## Task statement:
Copy every line of the material below without altering anything.

::::::::::

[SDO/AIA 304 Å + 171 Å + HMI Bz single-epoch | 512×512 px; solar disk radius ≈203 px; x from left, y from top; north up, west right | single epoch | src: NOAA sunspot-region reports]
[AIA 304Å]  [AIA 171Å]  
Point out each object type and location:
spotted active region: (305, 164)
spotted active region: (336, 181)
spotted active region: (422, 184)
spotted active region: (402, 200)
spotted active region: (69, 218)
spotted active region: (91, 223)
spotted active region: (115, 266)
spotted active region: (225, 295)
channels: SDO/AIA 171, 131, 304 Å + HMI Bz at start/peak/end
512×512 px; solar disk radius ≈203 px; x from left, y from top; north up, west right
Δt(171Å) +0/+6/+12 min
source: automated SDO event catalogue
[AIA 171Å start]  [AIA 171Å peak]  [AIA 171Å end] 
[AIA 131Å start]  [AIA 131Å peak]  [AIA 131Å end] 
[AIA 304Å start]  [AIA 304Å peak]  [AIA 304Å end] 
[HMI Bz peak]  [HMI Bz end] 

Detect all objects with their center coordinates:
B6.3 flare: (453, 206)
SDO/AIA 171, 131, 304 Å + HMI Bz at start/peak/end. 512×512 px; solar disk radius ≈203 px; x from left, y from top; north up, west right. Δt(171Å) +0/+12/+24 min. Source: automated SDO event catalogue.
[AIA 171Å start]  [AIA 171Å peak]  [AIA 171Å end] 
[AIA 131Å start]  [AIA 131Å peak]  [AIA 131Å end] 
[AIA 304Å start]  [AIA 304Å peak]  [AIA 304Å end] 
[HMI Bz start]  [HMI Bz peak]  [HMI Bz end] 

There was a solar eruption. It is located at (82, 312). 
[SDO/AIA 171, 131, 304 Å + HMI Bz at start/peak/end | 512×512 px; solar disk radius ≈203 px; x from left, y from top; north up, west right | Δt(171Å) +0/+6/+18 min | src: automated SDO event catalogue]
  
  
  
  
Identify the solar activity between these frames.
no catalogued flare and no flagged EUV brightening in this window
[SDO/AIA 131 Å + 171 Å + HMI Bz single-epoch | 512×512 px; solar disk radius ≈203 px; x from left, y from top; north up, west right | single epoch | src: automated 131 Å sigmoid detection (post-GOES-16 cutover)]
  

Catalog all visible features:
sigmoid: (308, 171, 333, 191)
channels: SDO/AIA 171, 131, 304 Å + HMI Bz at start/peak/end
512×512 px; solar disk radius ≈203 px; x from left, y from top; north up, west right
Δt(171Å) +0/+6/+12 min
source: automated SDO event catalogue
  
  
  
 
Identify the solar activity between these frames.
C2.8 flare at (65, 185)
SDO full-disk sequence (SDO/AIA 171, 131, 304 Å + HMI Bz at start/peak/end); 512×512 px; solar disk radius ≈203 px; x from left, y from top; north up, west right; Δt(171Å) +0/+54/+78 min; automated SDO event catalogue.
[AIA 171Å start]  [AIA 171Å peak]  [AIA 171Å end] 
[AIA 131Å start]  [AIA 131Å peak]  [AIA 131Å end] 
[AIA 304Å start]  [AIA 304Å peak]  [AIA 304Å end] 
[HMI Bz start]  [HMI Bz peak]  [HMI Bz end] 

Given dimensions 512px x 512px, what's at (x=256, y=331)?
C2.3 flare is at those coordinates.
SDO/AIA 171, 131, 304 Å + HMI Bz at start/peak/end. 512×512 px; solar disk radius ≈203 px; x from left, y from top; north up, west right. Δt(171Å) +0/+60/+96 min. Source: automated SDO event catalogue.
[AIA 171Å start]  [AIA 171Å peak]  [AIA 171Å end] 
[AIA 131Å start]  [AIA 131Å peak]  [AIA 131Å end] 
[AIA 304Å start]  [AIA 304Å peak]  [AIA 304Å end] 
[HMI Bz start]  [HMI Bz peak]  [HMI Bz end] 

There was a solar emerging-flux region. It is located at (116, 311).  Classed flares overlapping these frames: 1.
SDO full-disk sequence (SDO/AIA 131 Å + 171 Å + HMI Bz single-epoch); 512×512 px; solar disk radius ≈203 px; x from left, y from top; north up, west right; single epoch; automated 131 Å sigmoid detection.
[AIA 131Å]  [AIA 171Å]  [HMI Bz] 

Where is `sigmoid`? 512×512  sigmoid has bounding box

::::::::::

## Solution below:
[SDO/AIA 304 Å + 171 Å + HMI Bz single-epoch | 512×512 px; solar disk radius ≈203 px; x from left, y from top; north up, west right | single epoch | src: NOAA sunspot-region reports]
[AIA 304Å]  [AIA 171Å]  
Point out each object type and location:
spotted active region: (305, 164)
spotted active region: (336, 181)
spotted active region: (422, 184)
spotted active region: (402, 200)
spotted active region: (69, 218)
spotted active region: (91, 223)
spotted active region: (115, 266)
spotted active region: (225, 295)
channels: SDO/AIA 171, 131, 304 Å + HMI Bz at start/peak/end
512×512 px; solar disk radius ≈203 px; x from left, y from top; north up, west right
Δt(171Å) +0/+6/+12 min
source: automated SDO event catalogue
[AIA 171Å start]  [AIA 171Å peak]  [AIA 171Å end] 
[AIA 131Å start]  [AIA 131Å peak]  [AIA 131Å end] 
[AIA 304Å start]  [AIA 304Å peak]  [AIA 304Å end] 
[HMI Bz peak]  [HMI Bz end] 

Detect all objects with their center coordinates:
B6.3 flare: (453, 206)
SDO/AIA 171, 131, 304 Å + HMI Bz at start/peak/end. 512×512 px; solar disk radius ≈203 px; x from left, y from top; north up, west right. Δt(171Å) +0/+12/+24 min. Source: automated SDO event catalogue.
[AIA 171Å start]  [AIA 171Å peak]  [AIA 171Å end] 
[AIA 131Å start]  [AIA 131Å peak]  [AIA 131Å end] 
[AIA 304Å start]  [AIA 304Å peak]  [AIA 304Å end] 
[HMI Bz start]  [HMI Bz peak]  [HMI Bz end] 

There was a solar eruption. It is located at (82, 312). 
[SDO/AIA 171, 131, 304 Å + HMI Bz at start/peak/end | 512×512 px; solar disk radius ≈203 px; x from left, y from top; north up, west right | Δt(171Å) +0/+6/+18 min | src: automated SDO event catalogue]
  
  
  
  
Identify the solar activity between these frames.
no catalogued flare and no flagged EUV brightening in this window
[SDO/AIA 131 Å + 171 Å + HMI Bz single-epoch | 512×512 px; solar disk radius ≈203 px; x from left, y from top; north up, west right | single epoch | src: automated 131 Å sigmoid detection (post-GOES-16 cutover)]
  

Catalog all visible features:
sigmoid: (308, 171, 333, 191)
channels: SDO/AIA 171, 131, 304 Å + HMI Bz at start/peak/end
512×512 px; solar disk radius ≈203 px; x from left, y from top; north up, west right
Δt(171Å) +0/+6/+12 min
source: automated SDO event catalogue
  
  
  
 
Identify the solar activity between these frames.
C2.8 flare at (65, 185)
SDO full-disk sequence (SDO/AIA 171, 131, 304 Å + HMI Bz at start/peak/end); 512×512 px; solar disk radius ≈203 px; x from left, y from top; north up, west right; Δt(171Å) +0/+54/+78 min; automated SDO event catalogue.
[AIA 171Å start]  [AIA 171Å peak]  [AIA 171Å end] 
[AIA 131Å start]  [AIA 131Å peak]  [AIA 131Å end] 
[AIA 304Å start]  [AIA 304Å peak]  [AIA 304Å end] 
[HMI Bz start]  [HMI Bz peak]  [HMI Bz end] 

Given dimensions 512px x 512px, what's at (x=256, y=331)?
C2.3 flare is at those coordinates.
SDO/AIA 171, 131, 304 Å + HMI Bz at start/peak/end. 512×512 px; solar disk radius ≈203 px; x from left, y from top; north up, west right. Δt(171Å) +0/+60/+96 min. Source: automated SDO event catalogue.
[AIA 171Å start]  [AIA 171Å peak]  [AIA 171Å end] 
[AIA 131Å start]  [AIA 131Å peak]  [AIA 131Å end] 
[AIA 304Å start]  [AIA 304Å peak]  [AIA 304Å end] 
[HMI Bz start]  [HMI Bz peak]  [HMI Bz end] 

There was a solar emerging-flux region. It is located at (116, 311).  Classed flares overlapping these frames: 1.
SDO full-disk sequence (SDO/AIA 131 Å + 171 Å + HMI Bz single-epoch); 512×512 px; solar disk radius ≈203 px; x from left, y from top; north up, west right; single epoch; automated 131 Å sigmoid detection.
[AIA 131Å]  [AIA 171Å]  [HMI Bz] 

Where is `sigmoid`? 512×512  sigmoid has bounding box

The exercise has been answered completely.